-- Start Page extract --

GROUP BY section should be a prefix of a table’s PRIMARY KEY (the same as ORDER BY, if no separate PRIMARY KEY defined).
-- stop merges to demonstrate data before / after
-- a rolling up
SYSTEM STOP TTL MERGES test_ttl_group_by;
SYSTEM STOP MERGES test_ttl_group_by;
INSERT INTO test_ttl_group_by (key, ts, value)
SELECT
number % 5,
now() + number,
1
FROM numbers(100);
INSERT INTO test_ttl_group_by (key, ts, value)
SELECT
number % 5,
now() - interval 60 day + number,
2
FROM numbers(100);
SELECT
toYYYYMM(ts) AS m,
count(),
sum(value),
min(min_value),
max(max_value)
FROM test_ttl_group_by
GROUP BY m;
┌──────m─┬─count()─┬─sum(value)─┬─min(min_value)─┬─max(max_value)─┐
│ 202102 │ 100 │ 200 │ 2 │ 2 │
│ 202104 │ 100 │ 100 │ 1 │ 1 │
└────────┴─────────┴────────────┴────────────────┴────────────────┘
SYSTEM START TTL MERGES test_ttl_group_by;
SYSTEM START MERGES test_ttl_group_by;
OPTIMIZE TABLE test_ttl_group_by FINAL;
SELECT
toYYYYMM(ts) AS m,
count(),
sum(value),
min(min_value),
max(max_value)
FROM test_ttl_group_by
GROUP BY m;
┌──────m─┬─count()─┬─sum(value)─┬─min(min_value)─┬─max(max_value)─┐
│ 202102 │ 5 │ 200 │ 2 │ 2 │
│ 202104 │ 100 │ 100 │ 1 │ 1 │
└────────┴─────────┴────────────┴────────────────┴────────────────┘
As you can see 100 rows were rolled up into 5 rows (key has 5 values) for rows older than 30 days.

-- End Page extract --
-- Start Given records --

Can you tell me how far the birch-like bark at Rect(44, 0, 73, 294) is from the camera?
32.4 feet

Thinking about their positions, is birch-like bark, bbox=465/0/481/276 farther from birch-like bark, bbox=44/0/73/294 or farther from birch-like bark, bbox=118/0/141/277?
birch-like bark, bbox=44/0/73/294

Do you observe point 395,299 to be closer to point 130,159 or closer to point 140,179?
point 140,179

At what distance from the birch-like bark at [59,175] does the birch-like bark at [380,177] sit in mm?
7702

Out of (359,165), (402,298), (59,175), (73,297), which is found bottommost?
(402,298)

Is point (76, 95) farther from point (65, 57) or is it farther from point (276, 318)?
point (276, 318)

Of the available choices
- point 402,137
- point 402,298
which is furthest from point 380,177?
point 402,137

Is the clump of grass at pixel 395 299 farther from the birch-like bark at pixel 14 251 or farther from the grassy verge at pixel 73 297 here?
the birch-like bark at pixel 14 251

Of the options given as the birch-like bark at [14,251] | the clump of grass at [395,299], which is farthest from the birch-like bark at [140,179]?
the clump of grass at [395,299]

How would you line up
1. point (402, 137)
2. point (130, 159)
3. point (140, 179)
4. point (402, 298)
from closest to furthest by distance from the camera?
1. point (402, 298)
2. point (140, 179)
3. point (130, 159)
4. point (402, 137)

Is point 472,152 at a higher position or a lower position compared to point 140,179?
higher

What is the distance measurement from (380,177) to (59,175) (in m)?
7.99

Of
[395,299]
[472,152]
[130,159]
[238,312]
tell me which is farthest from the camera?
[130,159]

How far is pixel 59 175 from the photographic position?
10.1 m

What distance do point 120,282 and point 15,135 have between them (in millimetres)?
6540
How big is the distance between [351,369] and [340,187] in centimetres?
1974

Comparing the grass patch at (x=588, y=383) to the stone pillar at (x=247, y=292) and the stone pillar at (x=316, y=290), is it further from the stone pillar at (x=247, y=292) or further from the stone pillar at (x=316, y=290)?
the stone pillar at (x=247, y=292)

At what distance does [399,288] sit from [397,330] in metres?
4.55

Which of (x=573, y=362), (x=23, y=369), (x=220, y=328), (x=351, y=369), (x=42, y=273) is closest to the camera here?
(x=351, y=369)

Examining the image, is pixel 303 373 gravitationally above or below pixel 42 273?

-- End Given records --

To do:
A – In the TTL GROUP BY example, how many rows were the 100 rows older than 30 days rolled up into?
B – Write the next part of the TTL GROUP BY example, starting after its last sentence.

Results of the exercise:
A – 5 rows, because key has 5 values.

B –
Example with SummingMergeTree table
CREATE TABLE test_ttl_group_by
(
`key1` UInt32,
`key2` UInt32,
`ts` DateTime,
`value` UInt32,
`min_value` SimpleAggregateFunction(min, UInt32)
DEFAULT value,
`max_value` SimpleAggregateFunction(max, UInt32)
DEFAULT value
)
ENGINE = SummingMergeTree
PARTITION BY toYYYYMM(ts)
PRIMARY KEY (key1, key2, toStartOfDay(ts))
ORDER BY (key1, key2, toStartOfDay(ts), ts)
TTL ts + interval 30 day
GROUP BY key1, key2, toStartOfDay(ts)
SET value = sum(value),
min_value = min(min_value),
max_value = max(max_value),
ts = min(toStartOfDay(ts));
-- stop merges to demonstrate data before / after
-- a rolling up
SYSTEM STOP TTL MERGES test_ttl_group_by;
SYSTEM STOP MERGES test_ttl_group_by;
INSERT INTO test_ttl_group_by (key1, key2, ts, value)
SELECT
1,
1,
toStartOfMinute(now() + number*60),
1
FROM numbers(100);
INSERT INTO test_ttl_group_by (key1, key2, ts, value)
SELECT
1,
1,
toStartOfMinute(now() + number*60),
1
FROM numbers(100);
INSERT INTO test_ttl_group_by (key1, key2, ts, value)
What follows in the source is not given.